The welcome for the Irish has been nothing but enthusiastic and genuine.

AS SOON AS Itumeleng hops out of the Uber to offer a fist bump and cheerily announce, “You do you!” it’s clear that there’s an interesting ride to the train station in Pretoria ahead.

He’s a hard worker, hoping to build his transport business and get rich, but he’s taking a rare day off this Saturday. Itumeleng has got his hands on a prized possession: a ticket to the Springboks’ clash with Ireland at Loftus Versfeld.

“It’s going to be hectic,” he says, adding that he plans to get a “deep, deep rest” on Friday night so he’s ready for the mania of match day.

When it emerges that he has just picked up someone who was speaking to Rassie Erasmus in the Springboks’ team hotel, his excitement goes up a notch. He rolls down his window while driving, leans out and starts to chant, “Oh, lo, lo, lo, lo. Rrrrrrasssie! Rrrrrrasssie!” at the top of his voice.

By the end of the 15-minute journey, your correspondent would have been happy to jump into a Test match. The buzz in the Volkswagen Polo ends abruptly when Itumeleng is asked what it meant to him when the Springboks won their two World Cups.

He is speechless. Unable to find the words, he signals that we’ve reached our destination.

This is one of a few insights we’ve had into how obsessed South Africa is with rugby since arriving on Monday morning. It has been a frenetic and enjoyable few days in Johannesburg and Pretoria, where the excitement about this weekend’s Test is vivid.

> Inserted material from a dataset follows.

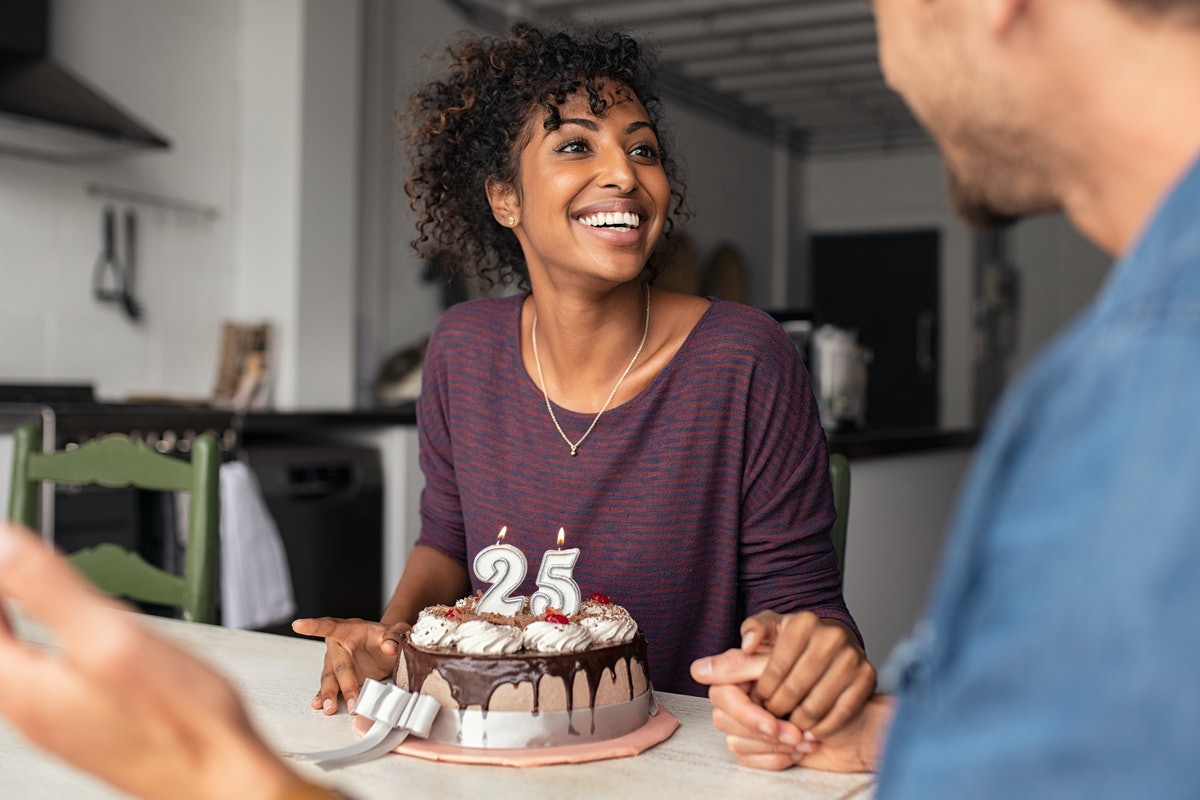 Multiethnic couple sitting at table and celebrating birthday at home. Young african girl surprised o...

Landing into our hotel in well-to-do Sandton after two days of tiring travel, the phone beeps almost immediately and we’re back out the door to board a train to Pretoria for an interview.

Our driver from station to meeting is Tumi, whose brother Pablo Mamatse plays with ‘Tuks,’ otherwise known as the University of Pretoria. Tumi is the first of many people who seem to know a current or aspiring professional rugby player.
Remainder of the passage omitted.